The event is the Saginaw Bay Watershed Conference, to be held Friday, March 16, at Curtiss Hall on the campus of SVSU.
Leaders will meet to hear about and discuss current and future projects planned to address water quality in the basin. That includes the delisting of the Saginaw River and Bay as a federal Area of Concern.
A keynote address is to be given by Great Lakes czar Cameron Davis, who serves as senior advisor to U.S. EPA chief Lisa Jackson.
State climatologist Jeff Andresen, a geography professor at Michigan State University, also is to discuss projected impacts of climate change on the Great Lakes.
The latest research information regarding beach muck in Saginaw Bay will be presented by federal scientist Craig Stow.

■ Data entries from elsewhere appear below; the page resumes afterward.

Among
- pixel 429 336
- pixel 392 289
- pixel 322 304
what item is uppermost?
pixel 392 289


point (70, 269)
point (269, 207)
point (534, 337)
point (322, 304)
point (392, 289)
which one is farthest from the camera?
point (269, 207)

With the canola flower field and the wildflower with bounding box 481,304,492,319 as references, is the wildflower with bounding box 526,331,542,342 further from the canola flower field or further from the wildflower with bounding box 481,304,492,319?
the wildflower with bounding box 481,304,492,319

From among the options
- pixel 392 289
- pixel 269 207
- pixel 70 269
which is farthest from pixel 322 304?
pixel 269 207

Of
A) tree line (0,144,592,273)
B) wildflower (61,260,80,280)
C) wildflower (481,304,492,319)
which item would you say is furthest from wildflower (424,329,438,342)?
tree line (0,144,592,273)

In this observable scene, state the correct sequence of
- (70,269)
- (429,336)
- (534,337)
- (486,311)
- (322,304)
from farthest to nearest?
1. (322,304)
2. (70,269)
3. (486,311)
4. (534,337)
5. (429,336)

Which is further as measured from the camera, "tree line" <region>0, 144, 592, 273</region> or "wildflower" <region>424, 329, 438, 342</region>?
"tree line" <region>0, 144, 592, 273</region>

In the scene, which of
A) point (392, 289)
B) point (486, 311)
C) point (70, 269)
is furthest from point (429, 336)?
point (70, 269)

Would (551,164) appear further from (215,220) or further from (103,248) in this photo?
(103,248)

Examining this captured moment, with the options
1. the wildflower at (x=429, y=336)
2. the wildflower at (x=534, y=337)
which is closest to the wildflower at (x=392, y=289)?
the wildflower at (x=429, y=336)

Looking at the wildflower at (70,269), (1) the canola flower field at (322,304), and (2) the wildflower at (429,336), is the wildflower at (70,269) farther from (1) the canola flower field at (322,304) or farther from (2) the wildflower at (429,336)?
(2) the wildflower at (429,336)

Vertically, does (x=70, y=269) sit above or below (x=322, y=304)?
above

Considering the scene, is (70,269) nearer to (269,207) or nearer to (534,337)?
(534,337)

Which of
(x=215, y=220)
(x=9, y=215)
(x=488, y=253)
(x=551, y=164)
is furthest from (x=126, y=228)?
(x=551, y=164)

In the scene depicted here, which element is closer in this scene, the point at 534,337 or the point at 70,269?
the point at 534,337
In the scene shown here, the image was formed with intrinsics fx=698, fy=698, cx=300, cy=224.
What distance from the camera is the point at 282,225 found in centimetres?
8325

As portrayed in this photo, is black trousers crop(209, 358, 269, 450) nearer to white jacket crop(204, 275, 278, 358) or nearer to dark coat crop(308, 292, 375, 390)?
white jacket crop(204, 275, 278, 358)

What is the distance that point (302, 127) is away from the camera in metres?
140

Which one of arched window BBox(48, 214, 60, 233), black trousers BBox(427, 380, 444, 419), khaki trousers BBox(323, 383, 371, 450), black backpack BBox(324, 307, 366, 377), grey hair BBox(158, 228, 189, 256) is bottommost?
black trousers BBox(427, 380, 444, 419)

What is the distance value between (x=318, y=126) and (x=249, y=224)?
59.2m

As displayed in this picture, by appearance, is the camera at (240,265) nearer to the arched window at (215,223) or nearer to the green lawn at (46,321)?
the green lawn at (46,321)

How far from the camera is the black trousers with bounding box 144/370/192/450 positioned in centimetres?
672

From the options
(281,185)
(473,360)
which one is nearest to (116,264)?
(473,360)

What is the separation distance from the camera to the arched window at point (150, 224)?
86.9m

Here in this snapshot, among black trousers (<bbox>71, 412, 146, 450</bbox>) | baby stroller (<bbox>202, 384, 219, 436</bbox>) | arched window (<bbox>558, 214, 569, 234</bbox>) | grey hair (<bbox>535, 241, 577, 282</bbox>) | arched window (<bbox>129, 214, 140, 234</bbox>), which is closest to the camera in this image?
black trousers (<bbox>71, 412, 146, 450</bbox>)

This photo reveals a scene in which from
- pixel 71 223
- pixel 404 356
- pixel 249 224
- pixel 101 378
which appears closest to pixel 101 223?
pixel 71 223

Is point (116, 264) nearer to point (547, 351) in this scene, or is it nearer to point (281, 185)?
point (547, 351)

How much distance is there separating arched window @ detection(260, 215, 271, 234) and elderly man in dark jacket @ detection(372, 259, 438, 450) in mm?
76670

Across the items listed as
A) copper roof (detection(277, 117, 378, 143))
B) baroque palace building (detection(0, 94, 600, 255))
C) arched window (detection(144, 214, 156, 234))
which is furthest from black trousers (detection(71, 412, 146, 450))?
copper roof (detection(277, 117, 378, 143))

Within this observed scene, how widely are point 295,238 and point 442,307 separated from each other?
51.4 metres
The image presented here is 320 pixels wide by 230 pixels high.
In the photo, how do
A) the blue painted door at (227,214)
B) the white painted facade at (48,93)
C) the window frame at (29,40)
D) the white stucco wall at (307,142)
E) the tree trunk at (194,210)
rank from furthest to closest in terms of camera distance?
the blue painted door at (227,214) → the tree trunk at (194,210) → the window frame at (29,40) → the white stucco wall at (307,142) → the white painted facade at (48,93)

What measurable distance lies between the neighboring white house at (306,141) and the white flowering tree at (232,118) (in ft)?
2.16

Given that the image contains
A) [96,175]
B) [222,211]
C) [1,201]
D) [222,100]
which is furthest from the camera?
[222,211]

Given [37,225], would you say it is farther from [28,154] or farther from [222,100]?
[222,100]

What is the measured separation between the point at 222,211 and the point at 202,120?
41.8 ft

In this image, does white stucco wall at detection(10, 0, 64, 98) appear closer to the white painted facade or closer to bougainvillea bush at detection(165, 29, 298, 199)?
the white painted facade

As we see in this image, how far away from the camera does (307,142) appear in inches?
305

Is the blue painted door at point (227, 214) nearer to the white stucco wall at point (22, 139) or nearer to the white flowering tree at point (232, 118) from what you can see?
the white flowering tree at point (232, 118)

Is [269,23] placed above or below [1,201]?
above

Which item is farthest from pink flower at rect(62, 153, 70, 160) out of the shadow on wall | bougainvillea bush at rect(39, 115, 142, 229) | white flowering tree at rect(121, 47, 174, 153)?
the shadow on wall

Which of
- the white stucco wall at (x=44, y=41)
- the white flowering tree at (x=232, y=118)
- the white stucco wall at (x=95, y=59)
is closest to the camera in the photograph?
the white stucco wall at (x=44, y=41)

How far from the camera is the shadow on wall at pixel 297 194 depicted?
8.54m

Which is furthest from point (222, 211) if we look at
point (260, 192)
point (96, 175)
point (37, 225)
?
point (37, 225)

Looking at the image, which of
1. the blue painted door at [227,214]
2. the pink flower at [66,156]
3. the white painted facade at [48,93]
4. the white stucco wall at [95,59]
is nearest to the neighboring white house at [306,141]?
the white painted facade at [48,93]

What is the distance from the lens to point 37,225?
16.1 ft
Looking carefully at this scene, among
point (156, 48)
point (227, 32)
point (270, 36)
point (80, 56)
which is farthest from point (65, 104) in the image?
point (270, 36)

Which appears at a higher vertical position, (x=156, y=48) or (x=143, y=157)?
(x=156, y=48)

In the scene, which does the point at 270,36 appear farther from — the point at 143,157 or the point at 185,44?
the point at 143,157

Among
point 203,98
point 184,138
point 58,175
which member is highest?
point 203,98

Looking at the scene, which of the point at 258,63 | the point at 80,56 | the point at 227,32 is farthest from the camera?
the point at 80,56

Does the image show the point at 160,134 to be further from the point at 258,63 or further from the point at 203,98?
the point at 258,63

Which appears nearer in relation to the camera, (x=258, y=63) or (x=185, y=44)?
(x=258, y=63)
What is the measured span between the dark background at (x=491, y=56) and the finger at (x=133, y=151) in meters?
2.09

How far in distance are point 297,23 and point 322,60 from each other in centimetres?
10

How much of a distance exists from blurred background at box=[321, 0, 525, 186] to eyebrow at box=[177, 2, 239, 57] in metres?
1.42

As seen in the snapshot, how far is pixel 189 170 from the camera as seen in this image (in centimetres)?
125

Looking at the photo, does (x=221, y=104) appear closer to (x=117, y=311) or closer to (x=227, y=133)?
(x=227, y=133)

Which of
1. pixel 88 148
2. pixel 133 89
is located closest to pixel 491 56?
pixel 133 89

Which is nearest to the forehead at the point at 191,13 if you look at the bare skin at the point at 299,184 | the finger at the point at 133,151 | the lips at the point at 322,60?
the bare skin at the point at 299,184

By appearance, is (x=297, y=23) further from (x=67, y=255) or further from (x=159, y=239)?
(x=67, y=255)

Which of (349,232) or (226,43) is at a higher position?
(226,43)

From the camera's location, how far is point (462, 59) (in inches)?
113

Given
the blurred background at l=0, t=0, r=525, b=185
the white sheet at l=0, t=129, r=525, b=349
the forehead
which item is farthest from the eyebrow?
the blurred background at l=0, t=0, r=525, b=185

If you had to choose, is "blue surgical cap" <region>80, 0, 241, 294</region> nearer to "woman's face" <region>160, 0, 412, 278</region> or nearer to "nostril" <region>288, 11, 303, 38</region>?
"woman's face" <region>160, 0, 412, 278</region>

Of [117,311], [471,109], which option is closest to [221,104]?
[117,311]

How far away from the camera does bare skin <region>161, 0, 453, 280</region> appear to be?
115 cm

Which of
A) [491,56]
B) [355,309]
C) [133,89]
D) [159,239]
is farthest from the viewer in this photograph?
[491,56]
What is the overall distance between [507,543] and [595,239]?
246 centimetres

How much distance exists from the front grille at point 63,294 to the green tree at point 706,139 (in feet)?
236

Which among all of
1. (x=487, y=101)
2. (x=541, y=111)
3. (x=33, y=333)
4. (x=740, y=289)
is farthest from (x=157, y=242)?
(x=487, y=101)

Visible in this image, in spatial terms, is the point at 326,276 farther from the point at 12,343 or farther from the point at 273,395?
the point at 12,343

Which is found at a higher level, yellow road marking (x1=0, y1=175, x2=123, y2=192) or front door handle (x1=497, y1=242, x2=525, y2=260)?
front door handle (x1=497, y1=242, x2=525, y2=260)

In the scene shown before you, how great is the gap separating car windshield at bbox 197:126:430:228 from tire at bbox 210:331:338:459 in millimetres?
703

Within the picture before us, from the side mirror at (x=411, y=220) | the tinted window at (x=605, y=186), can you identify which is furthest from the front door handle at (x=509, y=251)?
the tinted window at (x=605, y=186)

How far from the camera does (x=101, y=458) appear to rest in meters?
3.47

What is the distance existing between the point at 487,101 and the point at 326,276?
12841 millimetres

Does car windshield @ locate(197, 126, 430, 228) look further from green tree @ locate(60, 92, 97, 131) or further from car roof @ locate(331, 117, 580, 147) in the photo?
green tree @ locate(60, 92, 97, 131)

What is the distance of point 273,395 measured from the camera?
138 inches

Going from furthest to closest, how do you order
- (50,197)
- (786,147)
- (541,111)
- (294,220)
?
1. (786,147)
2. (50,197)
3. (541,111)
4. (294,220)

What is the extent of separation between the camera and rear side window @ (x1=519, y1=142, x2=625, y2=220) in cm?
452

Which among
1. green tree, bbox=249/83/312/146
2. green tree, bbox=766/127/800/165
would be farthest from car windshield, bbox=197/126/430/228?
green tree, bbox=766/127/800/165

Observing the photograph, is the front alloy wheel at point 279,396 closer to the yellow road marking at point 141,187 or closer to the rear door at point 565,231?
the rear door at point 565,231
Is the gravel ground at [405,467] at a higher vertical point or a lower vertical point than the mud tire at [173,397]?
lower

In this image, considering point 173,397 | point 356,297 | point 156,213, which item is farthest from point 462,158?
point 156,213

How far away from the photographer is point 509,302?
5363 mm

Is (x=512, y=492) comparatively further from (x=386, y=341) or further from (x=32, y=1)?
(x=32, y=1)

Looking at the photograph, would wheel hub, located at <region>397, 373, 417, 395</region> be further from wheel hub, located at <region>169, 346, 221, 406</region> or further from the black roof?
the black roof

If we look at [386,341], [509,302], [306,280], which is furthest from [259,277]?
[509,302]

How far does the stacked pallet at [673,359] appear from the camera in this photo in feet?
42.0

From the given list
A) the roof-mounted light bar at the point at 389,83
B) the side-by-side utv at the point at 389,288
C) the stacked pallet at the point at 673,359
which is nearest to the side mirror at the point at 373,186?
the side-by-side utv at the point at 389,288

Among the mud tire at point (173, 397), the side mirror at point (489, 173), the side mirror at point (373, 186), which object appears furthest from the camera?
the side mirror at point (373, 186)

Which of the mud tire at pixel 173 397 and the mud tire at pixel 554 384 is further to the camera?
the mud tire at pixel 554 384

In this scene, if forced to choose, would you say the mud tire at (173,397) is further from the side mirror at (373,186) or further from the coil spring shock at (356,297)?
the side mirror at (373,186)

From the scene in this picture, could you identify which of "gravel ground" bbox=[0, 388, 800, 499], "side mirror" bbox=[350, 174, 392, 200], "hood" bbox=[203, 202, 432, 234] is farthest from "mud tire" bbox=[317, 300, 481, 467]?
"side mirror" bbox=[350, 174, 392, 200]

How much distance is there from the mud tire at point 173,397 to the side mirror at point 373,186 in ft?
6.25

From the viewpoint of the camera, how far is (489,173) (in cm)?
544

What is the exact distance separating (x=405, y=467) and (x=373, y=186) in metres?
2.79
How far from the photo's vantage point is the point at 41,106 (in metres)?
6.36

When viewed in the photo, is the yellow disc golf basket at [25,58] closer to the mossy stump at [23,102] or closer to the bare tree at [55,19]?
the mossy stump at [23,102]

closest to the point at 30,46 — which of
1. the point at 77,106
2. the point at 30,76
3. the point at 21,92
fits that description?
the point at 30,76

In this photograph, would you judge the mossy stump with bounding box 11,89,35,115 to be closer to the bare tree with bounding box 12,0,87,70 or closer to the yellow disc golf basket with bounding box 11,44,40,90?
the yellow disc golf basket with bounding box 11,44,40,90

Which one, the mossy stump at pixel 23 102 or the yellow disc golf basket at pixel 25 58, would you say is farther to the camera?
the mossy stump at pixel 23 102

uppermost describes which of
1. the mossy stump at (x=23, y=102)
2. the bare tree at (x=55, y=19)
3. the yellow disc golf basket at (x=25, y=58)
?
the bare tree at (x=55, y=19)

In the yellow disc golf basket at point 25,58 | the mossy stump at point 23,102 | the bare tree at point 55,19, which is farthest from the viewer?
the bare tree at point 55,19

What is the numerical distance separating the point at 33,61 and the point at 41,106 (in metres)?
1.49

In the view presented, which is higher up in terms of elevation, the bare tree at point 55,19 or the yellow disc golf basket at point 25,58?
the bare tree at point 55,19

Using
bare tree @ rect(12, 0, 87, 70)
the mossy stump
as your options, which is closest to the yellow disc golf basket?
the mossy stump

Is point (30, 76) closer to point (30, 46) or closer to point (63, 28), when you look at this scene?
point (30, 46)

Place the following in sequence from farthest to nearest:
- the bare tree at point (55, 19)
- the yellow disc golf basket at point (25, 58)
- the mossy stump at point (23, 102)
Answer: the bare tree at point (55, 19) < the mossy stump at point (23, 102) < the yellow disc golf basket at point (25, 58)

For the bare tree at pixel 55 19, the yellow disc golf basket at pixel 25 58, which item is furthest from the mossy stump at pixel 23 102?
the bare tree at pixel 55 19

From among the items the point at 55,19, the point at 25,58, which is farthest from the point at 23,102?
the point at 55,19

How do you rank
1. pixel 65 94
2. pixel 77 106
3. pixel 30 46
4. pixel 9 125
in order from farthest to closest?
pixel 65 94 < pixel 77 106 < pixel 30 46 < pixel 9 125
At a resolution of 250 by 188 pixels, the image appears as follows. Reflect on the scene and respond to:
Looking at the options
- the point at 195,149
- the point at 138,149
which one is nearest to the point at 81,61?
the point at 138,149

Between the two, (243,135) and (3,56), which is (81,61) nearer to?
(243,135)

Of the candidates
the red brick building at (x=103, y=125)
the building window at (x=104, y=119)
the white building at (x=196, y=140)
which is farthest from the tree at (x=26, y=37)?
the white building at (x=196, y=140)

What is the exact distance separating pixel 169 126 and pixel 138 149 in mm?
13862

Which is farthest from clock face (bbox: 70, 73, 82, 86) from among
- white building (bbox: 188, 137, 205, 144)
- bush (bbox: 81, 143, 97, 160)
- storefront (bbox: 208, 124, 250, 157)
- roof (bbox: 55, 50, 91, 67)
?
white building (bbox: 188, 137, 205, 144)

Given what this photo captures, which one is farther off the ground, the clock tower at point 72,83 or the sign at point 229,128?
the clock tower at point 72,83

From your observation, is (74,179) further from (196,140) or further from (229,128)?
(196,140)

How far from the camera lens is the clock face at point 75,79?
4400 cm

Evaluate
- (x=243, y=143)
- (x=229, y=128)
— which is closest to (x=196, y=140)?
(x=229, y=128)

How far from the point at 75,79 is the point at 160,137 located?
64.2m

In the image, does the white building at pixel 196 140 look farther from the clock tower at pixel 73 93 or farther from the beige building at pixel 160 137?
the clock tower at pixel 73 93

The conference is receiving government funding support through the Great Lakes Restoration Initiative. The cost to attend is $25, which includes lunch.
Dig It: More Money
The Saginaw River is due to receive almost $2.7 million for dredging projects.
The U.S. Army Corps of Engineers is providing additional funds for navigational dredging projects.
The extra funds total $9 million, and will pay for projects in the Saginaw River, Holland Harbor, St. Joseph Harbor, Manistee Harbor and the St. Marys River.
The additional money is for projects throughout the Great Lakes basin that support economic development and job creation.
According to U.S. Sen. Carl Levin, the funding also will help sustain Michigan harbors that were threatened with closure.
Fish Won’t Catch Fire
A federal study to be published by the Journal of Great Lakes Research found male walleye contain three times more flame retardant chemicals than females in the Saginaw River and Bay.
According to Great Lakes Echo, the flame retardant chemicals have been used in plastics, foams and fabrics since the 1970s. Animal tests suggest they can damage the liver, thyroid and brain.
The Echo report says male walleye use the Saginaw River for feeding and habitat, while females mostly stay out in the bay.
The river was found to have much higher levels of flame retardants than the bay. In the river, the chemicals are ingested by small fish eaten by walleye.
Researchers believe the chemicals are draining from landfills and other waste sites and sticking in the river sediment.